### Task to complete
Format each line of the material below as one string in a JSON list, skipping any blank lines.

### Graph comprehension data
==============================
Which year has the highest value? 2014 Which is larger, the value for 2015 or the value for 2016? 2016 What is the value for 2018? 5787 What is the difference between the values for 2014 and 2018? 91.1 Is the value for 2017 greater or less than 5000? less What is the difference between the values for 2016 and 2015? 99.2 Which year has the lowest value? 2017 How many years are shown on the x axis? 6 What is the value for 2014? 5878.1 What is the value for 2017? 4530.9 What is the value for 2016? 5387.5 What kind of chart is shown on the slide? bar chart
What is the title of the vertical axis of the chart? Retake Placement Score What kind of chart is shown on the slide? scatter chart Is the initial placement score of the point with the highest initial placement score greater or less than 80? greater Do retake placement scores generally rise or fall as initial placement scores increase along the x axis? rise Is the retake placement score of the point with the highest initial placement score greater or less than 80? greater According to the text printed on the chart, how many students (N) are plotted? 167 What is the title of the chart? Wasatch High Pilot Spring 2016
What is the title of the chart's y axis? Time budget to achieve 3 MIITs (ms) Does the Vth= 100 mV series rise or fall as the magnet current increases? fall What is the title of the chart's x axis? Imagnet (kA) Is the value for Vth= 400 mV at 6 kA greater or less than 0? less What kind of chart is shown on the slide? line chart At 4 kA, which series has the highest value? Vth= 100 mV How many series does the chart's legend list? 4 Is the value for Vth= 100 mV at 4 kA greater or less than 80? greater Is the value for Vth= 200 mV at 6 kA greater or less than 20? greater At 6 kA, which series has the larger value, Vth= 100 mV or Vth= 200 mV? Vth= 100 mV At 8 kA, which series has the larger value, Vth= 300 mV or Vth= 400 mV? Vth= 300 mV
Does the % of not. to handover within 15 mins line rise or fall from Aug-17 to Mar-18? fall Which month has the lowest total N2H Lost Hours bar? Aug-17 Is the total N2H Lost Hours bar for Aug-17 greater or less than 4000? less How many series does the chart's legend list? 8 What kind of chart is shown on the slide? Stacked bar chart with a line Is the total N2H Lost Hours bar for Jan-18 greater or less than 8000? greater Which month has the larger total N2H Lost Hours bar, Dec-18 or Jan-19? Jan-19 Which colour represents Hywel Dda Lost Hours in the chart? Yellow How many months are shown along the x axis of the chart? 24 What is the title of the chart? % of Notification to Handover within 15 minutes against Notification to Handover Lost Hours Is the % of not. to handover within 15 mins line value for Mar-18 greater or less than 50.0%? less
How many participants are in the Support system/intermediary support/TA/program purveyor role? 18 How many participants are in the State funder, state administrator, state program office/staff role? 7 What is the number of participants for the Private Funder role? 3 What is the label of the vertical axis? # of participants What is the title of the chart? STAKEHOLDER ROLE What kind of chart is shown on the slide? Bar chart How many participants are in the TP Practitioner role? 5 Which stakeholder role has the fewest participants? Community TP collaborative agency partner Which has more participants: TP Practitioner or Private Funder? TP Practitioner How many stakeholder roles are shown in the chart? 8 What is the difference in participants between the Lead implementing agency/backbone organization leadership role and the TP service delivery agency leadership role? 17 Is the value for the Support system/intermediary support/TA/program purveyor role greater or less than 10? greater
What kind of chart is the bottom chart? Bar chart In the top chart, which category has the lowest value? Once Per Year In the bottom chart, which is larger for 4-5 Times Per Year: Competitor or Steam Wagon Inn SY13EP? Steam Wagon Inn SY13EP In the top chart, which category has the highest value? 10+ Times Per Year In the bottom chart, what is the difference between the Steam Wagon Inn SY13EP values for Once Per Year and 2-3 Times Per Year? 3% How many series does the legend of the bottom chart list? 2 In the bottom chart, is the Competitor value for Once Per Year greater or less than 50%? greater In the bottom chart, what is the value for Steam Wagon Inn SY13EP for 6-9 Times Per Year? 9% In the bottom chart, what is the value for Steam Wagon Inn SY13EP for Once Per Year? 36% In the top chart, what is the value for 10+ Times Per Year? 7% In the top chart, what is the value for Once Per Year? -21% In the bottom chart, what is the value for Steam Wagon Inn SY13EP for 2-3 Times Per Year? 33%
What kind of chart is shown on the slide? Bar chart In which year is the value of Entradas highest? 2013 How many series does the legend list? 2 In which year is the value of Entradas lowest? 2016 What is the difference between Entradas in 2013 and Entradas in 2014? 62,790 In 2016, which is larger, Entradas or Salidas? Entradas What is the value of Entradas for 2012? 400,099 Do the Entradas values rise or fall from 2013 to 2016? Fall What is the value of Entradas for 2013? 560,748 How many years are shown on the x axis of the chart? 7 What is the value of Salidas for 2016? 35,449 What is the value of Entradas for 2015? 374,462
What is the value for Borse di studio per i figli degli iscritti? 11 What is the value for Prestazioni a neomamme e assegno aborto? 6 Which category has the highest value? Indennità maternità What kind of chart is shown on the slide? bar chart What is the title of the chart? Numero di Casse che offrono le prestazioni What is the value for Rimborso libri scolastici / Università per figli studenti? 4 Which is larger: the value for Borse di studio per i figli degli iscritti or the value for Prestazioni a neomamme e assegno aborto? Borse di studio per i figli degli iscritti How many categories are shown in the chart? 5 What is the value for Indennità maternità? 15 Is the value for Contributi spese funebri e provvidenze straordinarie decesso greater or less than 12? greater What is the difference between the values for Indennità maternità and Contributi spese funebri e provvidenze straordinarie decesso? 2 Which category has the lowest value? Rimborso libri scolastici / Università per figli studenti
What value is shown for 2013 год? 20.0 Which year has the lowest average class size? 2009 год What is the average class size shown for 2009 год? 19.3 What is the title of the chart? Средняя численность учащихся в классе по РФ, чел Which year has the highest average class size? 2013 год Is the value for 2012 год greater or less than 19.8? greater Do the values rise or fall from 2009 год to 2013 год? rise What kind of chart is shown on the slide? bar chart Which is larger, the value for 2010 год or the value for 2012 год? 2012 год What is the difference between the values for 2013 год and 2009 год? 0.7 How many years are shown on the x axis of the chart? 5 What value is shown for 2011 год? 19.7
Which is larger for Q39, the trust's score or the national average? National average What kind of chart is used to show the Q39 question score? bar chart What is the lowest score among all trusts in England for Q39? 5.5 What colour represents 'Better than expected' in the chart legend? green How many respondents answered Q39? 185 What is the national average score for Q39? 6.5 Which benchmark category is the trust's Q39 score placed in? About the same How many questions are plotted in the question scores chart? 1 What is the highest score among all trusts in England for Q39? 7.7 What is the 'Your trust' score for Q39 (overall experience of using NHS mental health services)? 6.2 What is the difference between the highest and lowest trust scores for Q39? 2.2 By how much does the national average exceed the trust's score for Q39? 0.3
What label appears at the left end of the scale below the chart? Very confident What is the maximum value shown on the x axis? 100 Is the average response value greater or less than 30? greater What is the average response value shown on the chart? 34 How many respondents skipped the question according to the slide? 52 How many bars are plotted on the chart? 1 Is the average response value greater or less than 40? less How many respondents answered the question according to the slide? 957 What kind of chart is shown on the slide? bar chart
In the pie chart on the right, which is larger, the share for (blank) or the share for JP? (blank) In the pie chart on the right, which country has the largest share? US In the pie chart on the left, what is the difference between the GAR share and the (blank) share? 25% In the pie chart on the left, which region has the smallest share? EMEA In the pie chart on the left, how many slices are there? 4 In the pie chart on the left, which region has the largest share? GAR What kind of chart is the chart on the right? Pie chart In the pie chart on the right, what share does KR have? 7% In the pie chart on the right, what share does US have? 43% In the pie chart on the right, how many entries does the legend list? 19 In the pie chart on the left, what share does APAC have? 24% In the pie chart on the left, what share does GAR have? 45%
==============================
### Answer to this exercise
[
  "Which year has the highest value? 2014 Which is larger, the value for 2015 or the value for 2016? 2016 What is the value for 2018? 5787 What is the difference between the values for 2014 and 2018? 91.1 Is the value for 2017 greater or less than 5000? less What is the difference between the values for 2016 and 2015? 99.2 Which year has the lowest value? 2017 How many years are shown on the x axis? 6 What is the value for 2014? 5878.1 What is the value for 2017? 4530.9 What is the value for 2016? 5387.5 What kind of chart is shown on the slide? bar chart",
  "What is the title of the vertical axis of the chart? Retake Placement Score What kind of chart is shown on the slide? scatter chart Is the initial placement score of the point with the highest initial placement score greater or less than 80? greater Do retake placement scores generally rise or fall as initial placement scores increase along the x axis? rise Is the retake placement score of the point with the highest initial placement score greater or less than 80? greater According to the text printed on the chart, how many students (N) are plotted? 167 What is the title of the chart? Wasatch High Pilot Spring 2016",
  "What is the title of the chart's y axis? Time budget to achieve 3 MIITs (ms) Does the Vth= 100 mV series rise or fall as the magnet current increases? fall What is the title of the chart's x axis? Imagnet (kA) Is the value for Vth= 400 mV at 6 kA greater or less than 0? less What kind of chart is shown on the slide? line chart At 4 kA, which series has the highest value? Vth= 100 mV How many series does the chart's legend list? 4 Is the value for Vth= 100 mV at 4 kA greater or less than 80? greater Is the value for Vth= 200 mV at 6 kA greater or less than 20? greater At 6 kA, which series has the larger value, Vth= 100 mV or Vth= 200 mV? Vth= 100 mV At 8 kA, which series has the larger value, Vth= 300 mV or Vth= 400 mV? Vth= 300 mV",
  "Does the % of not. to handover within 15 mins line rise or fall from Aug-17 to Mar-18? fall Which month has the lowest total N2H Lost Hours bar? Aug-17 Is the total N2H Lost Hours bar for Aug-17 greater or less than 4000? less How many series does the chart's legend list? 8 What kind of chart is shown on the slide? Stacked bar chart with a line Is the total N2H Lost Hours bar for Jan-18 greater or less than 8000? greater Which month has the larger total N2H Lost Hours bar, Dec-18 or Jan-19? Jan-19 Which colour represents Hywel Dda Lost Hours in the chart? Yellow How many months are shown along the x axis of the chart? 24 What is the title of the chart? % of Notification to Handover within 15 minutes against Notification to Handover Lost Hours Is the % of not. to handover within 15 mins line value for Mar-18 greater or less than 50.0%? less",
  "How many participants are in the Support system/intermediary support/TA/program purveyor role? 18 How many participants are in the State funder, state administrator, state program office/staff role? 7 What is the number of participants for the Private Funder role? 3 What is the label of the vertical axis? # of participants What is the title of the chart? STAKEHOLDER ROLE What kind of chart is shown on the slide? Bar chart How many participants are in the TP Practitioner role? 5 Which stakeholder role has the fewest participants? Community TP collaborative agency partner Which has more participants: TP Practitioner or Private Funder? TP Practitioner How many stakeholder roles are shown in the chart? 8 What is the difference in participants between the Lead implementing agency/backbone organization leadership role and the TP service delivery agency leadership role? 17 Is the value for the Support system/intermediary support/TA/program purveyor role greater or less than 10? greater",
  "What kind of chart is the bottom chart? Bar chart In the top chart, which category has the lowest value? Once Per Year In the bottom chart, which is larger for 4-5 Times Per Year: Competitor or Steam Wagon Inn SY13EP? Steam Wagon Inn SY13EP In the top chart, which category has the highest value? 10+ Times Per Year In the bottom chart, what is the difference between the Steam Wagon Inn SY13EP values for Once Per Year and 2-3 Times Per Year? 3% How many series does the legend of the bottom chart list? 2 In the bottom chart, is the Competitor value for Once Per Year greater or less than 50%? greater In the bottom chart, what is the value for Steam Wagon Inn SY13EP for 6-9 Times Per Year? 9% In the bottom chart, what is the value for Steam Wagon Inn SY13EP for Once Per Year? 36% In the top chart, what is the value for 10+ Times Per Year? 7% In the top chart, what is the value for Once Per Year? -21% In the bottom chart, what is the value for Steam Wagon Inn SY13EP for 2-3 Times Per Year? 33%",
  "What kind of chart is shown on the slide? Bar chart In which year is the value of Entradas highest? 2013 How many series does the legend list? 2 In which year is the value of Entradas lowest? 2016 What is the difference between Entradas in 2013 and Entradas in 2014? 62,790 In 2016, which is larger, Entradas or Salidas? Entradas What is the value of Entradas for 2012? 400,099 Do the Entradas values rise or fall from 2013 to 2016? Fall What is the value of Entradas for 2013? 560,748 How many years are shown on the x axis of the chart? 7 What is the value of Salidas for 2016? 35,449 What is the value of Entradas for 2015? 374,462",
  "What is the value for Borse di studio per i figli degli iscritti? 11 What is the value for Prestazioni a neomamme e assegno aborto? 6 Which category has the highest value? Indennità maternità What kind of chart is shown on the slide? bar chart What is the title of the chart? Numero di Casse che offrono le prestazioni What is the value for Rimborso libri scolastici / Università per figli studenti? 4 Which is larger: the value for Borse di studio per i figli degli iscritti or the value for Prestazioni a neomamme e assegno aborto? Borse di studio per i figli degli iscritti How many categories are shown in the chart? 5 What is the value for Indennità maternità? 15 Is the value for Contributi spese funebri e provvidenze straordinarie decesso greater or less than 12? greater What is the difference between the values for Indennità maternità and Contributi spese funebri e provvidenze straordinarie decesso? 2 Which category has the lowest value? Rimborso libri scolastici / Università per figli studenti",
  "What value is shown for 2013 год? 20.0 Which year has the lowest average class size? 2009 год What is the average class size shown for 2009 год? 19.3 What is the title of the chart? Средняя численность учащихся в классе по РФ, чел Which year has the highest average class size? 2013 год Is the value for 2012 год greater or less than 19.8? greater Do the values rise or fall from 2009 год to 2013 год? rise What kind of chart is shown on the slide? bar chart Which is larger, the value for 2010 год or the value for 2012 год? 2012 год What is the difference between the values for 2013 год and 2009 год? 0.7 How many years are shown on the x axis of the chart? 5 What value is shown for 2011 год? 19.7",
  "Which is larger for Q39, the trust's score or the national average? National average What kind of chart is used to show the Q39 question score? bar chart What is the lowest score among all trusts in England for Q39? 5.5 What colour represents 'Better than expected' in the chart legend? green How many respondents answered Q39? 185 What is the national average score for Q39? 6.5 Which benchmark category is the trust's Q39 score placed in? About the same How many questions are plotted in the question scores chart? 1 What is the highest score among all trusts in England for Q39? 7.7 What is the 'Your trust' score for Q39 (overall experience of using NHS mental health services)? 6.2 What is the difference between the highest and lowest trust scores for Q39? 2.2 By how much does the national average exceed the trust's score for Q39? 0.3",
  "What label appears at the left end of the scale below the chart? Very confident What is the maximum value shown on the x axis? 100 Is the average response value greater or less than 30? greater What is the average response value shown on the chart? 34 How many respondents skipped the question according to the slide? 52 How many bars are plotted on the chart? 1 Is the average response value greater or less than 40? less How many respondents answered the question according to the slide? 957 What kind of chart is shown on the slide? bar chart",
  "In the pie chart on the right, which is larger, the share for (blank) or the share for JP? (blank) In the pie chart on the right, which country has the largest share? US In the pie chart on the left, what is the difference between the GAR share and the (blank) share? 25% In the pie chart on the left, which region has the smallest share? EMEA In the pie chart on the left, how many slices are there? 4 In the pie chart on the left, which region has the largest share? GAR What kind of chart is the chart on the right? Pie chart In the pie chart on the right, what share does KR have? 7% In the pie chart on the right, what share does US have? 43% In the pie chart on the right, how many entries does the legend list? 19 In the pie chart on the left, what share does APAC have? 24% In the pie chart on the left, what share does GAR have? 45%"
]